En cas de rupture online, il faut donner l’information sur un éventuel réapprovisionnement. En offline, Carrefour va même jusqu’à mettre en place un dispositif de mise en relation direct entre clients et directeurs de magasin. Au-delà des solutions logistiques, il faut améliorer la relation client. Les nouvelles technologies permettront d’être encore plus efficace à terme, mais il ne faut pas accumuler les technologies, et choisir de vraies valeurs ajoutées sans oublier l’importance de l’humain.

Carrefour veut fluidifier le parcours client grâce à son application Carrefour et moi, pour palier à d’autres points de friction comme l’attente en caisse « Carrefour c’est 3 millions de passages caisse par jour ». La technologie d’aujourd’hui permet alors de réserver son passage en caisse, ou encore de géolocaliser les produits en magasin. Mais ces services doivent s’accompagner d’une connexion wifi, qui demeure la première attente pour ne pas avoir d’interruption en magasin.

Quelques questions sont également soulevées par nos intervenants… Quelle est alors la place des fournisseurs dans la rupture de stock ? Pourquoi toutes les marques ne gèrent-elles pas encore tous les avis négatifs et positifs sur Internet ? Le paiement par mobile sera-t-il un possible point de friction comme il pourrait l’être en Chine ?

 

DEBAT #2 : LES MÉTIERS SE RÉINVENTENT, AVEC L’HUMAIN AU COEUR DE LA RÉUSSITE DE L’EXPÉRIENCE CLIENT

 

Intervenants : Xavier Hua, Directeur Général Institut du Commerce ; William Koeberlé, Président de la FFPS ; Jean-Michel Balaguer, Directeur Innovation des Mousquetaires Intermarché ; Irache Martinez, Directrice de marque de Showroomprivé ; Pierre Canet, chasseur de têtes et expert e-commerce

Même si 50% des métiers existants n’existeront plus dans les années à venir, il faut noter que la technologie ne détruit pas des emplois mais des métiers. Beaucoup de métiers sont aujourd’hui développé en test & learn, c’est le cas de près de la moitié des emplois chez Showroomprivé.
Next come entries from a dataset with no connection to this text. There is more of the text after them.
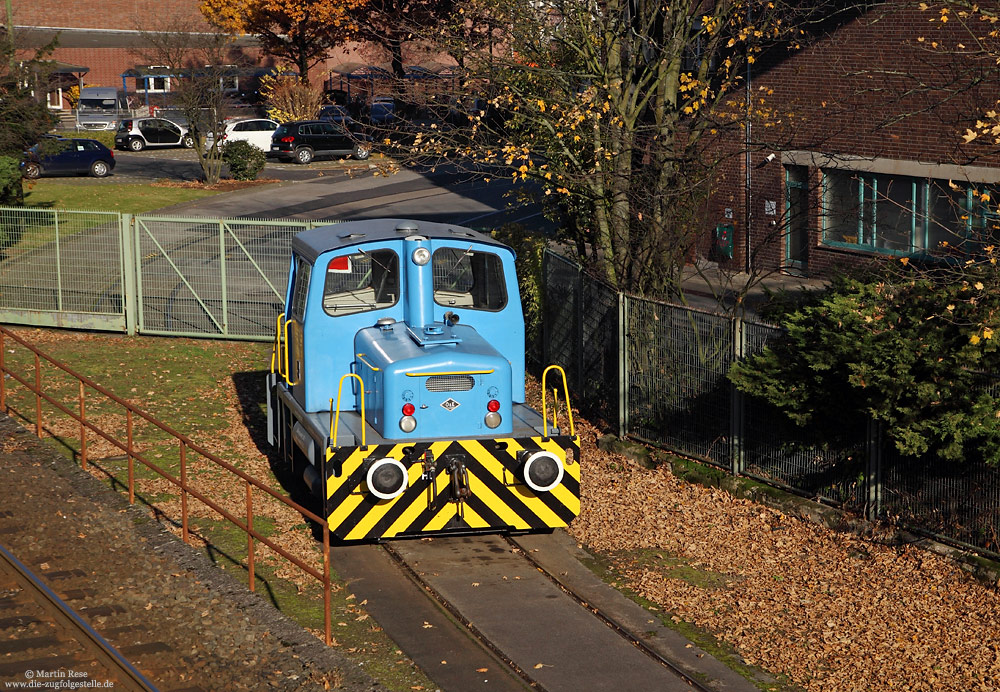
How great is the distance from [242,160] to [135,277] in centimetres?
2109

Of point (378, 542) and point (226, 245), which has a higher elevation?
point (226, 245)

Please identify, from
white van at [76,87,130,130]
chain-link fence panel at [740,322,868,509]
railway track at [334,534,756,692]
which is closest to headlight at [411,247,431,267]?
railway track at [334,534,756,692]

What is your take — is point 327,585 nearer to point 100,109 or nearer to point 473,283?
point 473,283

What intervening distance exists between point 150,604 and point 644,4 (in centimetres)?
1083

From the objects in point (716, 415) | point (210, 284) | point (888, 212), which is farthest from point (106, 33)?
point (716, 415)

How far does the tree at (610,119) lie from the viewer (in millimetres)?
15820

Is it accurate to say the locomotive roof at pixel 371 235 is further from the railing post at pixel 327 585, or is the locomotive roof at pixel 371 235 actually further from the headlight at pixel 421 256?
the railing post at pixel 327 585

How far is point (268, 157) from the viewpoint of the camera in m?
47.6

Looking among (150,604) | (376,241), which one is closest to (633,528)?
(376,241)

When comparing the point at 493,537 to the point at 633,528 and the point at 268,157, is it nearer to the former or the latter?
the point at 633,528

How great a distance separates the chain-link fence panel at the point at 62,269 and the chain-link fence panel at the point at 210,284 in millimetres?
500

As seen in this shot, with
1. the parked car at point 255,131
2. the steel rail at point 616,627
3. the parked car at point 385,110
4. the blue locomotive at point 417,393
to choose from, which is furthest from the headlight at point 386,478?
the parked car at point 255,131

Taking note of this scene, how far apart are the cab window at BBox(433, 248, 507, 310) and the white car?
123 ft

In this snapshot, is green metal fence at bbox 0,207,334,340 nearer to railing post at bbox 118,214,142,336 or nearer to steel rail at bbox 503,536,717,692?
railing post at bbox 118,214,142,336
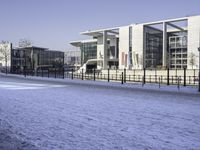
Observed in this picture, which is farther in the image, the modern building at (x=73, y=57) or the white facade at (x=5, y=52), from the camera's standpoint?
the modern building at (x=73, y=57)

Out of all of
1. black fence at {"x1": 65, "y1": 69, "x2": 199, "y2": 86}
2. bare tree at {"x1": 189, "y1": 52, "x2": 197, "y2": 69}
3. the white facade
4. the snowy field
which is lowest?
the snowy field

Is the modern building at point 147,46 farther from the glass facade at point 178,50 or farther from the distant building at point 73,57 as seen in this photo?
the distant building at point 73,57

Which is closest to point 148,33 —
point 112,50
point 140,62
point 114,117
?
point 140,62

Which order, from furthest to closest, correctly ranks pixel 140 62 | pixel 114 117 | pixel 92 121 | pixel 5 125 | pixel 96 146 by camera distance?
pixel 140 62 → pixel 114 117 → pixel 92 121 → pixel 5 125 → pixel 96 146

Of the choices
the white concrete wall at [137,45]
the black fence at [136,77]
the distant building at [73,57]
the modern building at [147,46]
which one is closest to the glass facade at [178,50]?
the modern building at [147,46]

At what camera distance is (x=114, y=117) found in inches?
389

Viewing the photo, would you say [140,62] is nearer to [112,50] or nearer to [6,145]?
[112,50]

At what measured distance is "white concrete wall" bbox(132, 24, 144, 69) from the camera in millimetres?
89438

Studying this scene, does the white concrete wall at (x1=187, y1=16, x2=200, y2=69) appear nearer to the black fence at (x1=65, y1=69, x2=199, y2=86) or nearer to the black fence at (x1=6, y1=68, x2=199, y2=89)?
the black fence at (x1=6, y1=68, x2=199, y2=89)

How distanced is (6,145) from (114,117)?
4.36 meters

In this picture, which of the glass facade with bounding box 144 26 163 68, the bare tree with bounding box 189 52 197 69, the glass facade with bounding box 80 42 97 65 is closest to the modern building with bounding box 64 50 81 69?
the glass facade with bounding box 80 42 97 65

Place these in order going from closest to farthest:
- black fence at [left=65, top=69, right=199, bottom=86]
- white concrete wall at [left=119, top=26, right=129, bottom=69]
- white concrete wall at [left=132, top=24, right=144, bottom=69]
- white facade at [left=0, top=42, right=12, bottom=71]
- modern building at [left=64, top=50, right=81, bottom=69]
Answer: black fence at [left=65, top=69, right=199, bottom=86] < white facade at [left=0, top=42, right=12, bottom=71] < white concrete wall at [left=132, top=24, right=144, bottom=69] < white concrete wall at [left=119, top=26, right=129, bottom=69] < modern building at [left=64, top=50, right=81, bottom=69]

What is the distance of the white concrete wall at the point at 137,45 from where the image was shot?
89.4 meters

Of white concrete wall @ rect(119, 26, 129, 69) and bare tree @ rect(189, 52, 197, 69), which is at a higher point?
white concrete wall @ rect(119, 26, 129, 69)
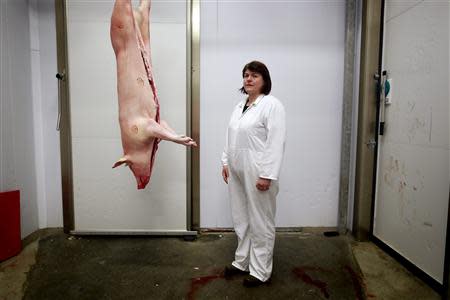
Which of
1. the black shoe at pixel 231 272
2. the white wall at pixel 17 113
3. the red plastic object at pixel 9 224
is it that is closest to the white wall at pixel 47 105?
the white wall at pixel 17 113

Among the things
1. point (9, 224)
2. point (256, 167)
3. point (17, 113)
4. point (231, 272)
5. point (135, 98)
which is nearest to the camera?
point (135, 98)

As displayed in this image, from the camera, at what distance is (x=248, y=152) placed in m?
1.54

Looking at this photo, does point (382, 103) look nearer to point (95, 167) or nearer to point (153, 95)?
point (153, 95)

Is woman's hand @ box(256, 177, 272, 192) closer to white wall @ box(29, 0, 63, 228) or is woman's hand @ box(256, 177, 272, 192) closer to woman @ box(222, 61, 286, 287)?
woman @ box(222, 61, 286, 287)

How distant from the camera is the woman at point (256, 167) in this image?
147 cm

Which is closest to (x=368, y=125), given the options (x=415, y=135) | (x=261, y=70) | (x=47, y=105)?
(x=415, y=135)

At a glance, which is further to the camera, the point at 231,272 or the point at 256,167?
the point at 231,272

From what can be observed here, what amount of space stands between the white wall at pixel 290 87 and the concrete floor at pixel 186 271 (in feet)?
0.92

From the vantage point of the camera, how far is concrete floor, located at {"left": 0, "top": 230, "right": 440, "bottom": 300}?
1.51m

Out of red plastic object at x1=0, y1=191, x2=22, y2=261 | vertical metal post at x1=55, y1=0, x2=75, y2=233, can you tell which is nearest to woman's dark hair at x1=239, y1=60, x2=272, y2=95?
vertical metal post at x1=55, y1=0, x2=75, y2=233

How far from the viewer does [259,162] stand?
1517mm

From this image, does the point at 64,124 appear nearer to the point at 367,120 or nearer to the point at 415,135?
the point at 367,120

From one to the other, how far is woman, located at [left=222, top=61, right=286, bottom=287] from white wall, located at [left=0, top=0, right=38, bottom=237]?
1.55 meters

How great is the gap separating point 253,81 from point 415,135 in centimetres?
102
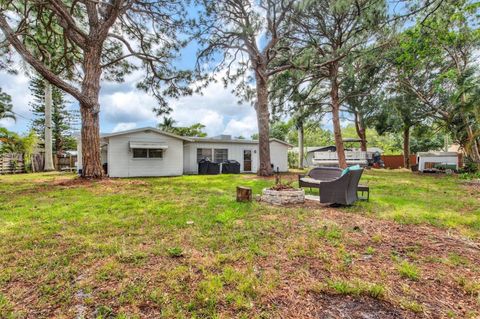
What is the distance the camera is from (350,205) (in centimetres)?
543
On ne peut donc pas avoir de vrais profils senior sur des métiers qui sont naissants, il est alors important de mélanger les profils. Parfois les métiers ne changent pas, mais ce sont les compétences qui changent légèrement. Les métiers évoluent vers des compétences omnicanales.

Les besoins et envies des nouvelles générations changent également, les entreprises y répondent avec plus de formation, et une possibilité de multiplier les expériences. Le CDI n’est plus forcément le format le plus recherché, et cette mutation pose problème à des sociétés comme Intermarché, qui investit alors dans la formation et revalorise les métiers de la grande distribution.

Le rôle du vendeur a considérablement changé avec la révolution numérique. Il y a 5 ans, 5% des consommateurs allaient sur internet ; aujourd’hui, 60% des clients y vont avant l’achat en magasins. Les vendeurs doivent alors faire face à des clients qui en savent plus qu’eux, et est alors formé avec une forte capacité de conseils, et une valeur ajoutée telle que la diététique pour Intermarché.

Face à la rareté de certains profils et une forte demande des recruteurs, les marques doivent créer de la préférence et devenir désirable. Par exemple, Showroomprivé a recruté plus de 200 personnes cette année, et compte aujourd’hui 1500 salariés. Marque employeur, projets de start-ups, et flexibilité des horaires… Il y a un vrai message à faire passer sur la culture d’entreprise et ce qu’on peut leur apporter.

Comme évoqué précédemment, la formation est un enjeu majeur de la réinvention des métiers aujourd’hui. Dans cette révolution technologique, la France garde une démarche très élitiste avec notamment le baccalauréat. Il faut revoir le schéma de l’éducation avec l’alternance et l’apprentissage. Dans cette optique, Showroomprivé a créé une école de e-commerce pour les personnes en difficultés, à Roubaix, mais permet aussi à ses employés de participer à des projets de startups.